The full problem:
Determine the qualitative behavior near the non-hyperbolic critical point at the origin for the system with $\dot{x} = xy$ and $\dot{y} = -y-x^2$. Sketch the phase portrait.
I have what I think is a correct answer, I just wanted to check the correctness of my statement. I also have a phase portrait, but I double checked it's correctness in some software.
My answer:
First off, here it is easy to tell that the only equilibrium point we have here is indeed the origin. Next, let's discuss the behavior of this solution point.
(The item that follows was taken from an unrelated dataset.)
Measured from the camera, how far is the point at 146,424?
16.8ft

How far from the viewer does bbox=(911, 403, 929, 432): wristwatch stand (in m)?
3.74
$$Df(x,y) = \left( \begin{matrix}y & x\\ -2x & -1\end{matrix}\right)$$ $$Df(0,0) = \left( \begin{matrix}0 & 0\\ 0 & -1\end{matrix}\right)$$
We get then that our eigenvalues are $\lambda_1 = 0$ and $\lambda_2 = -1$. This shows us that the point is indeed stable, and will behave similarly to a stable node. In other words, any solution will sink towards the origin, however, when approaching from $y > 0$, the trajectory will move around the origin because of the first zero eigenvalue.
Your answer is incorrect.
The fact that the eigenvalues are $0$ and $-1$ does not tell you whether the critical point is stable or unstable: it could be either. You need more information.
For example, $\dot{x} = x^2,\; \dot{y} = -y$ also has eigenvalues $0$ and $-1$ but has an unstable critical point.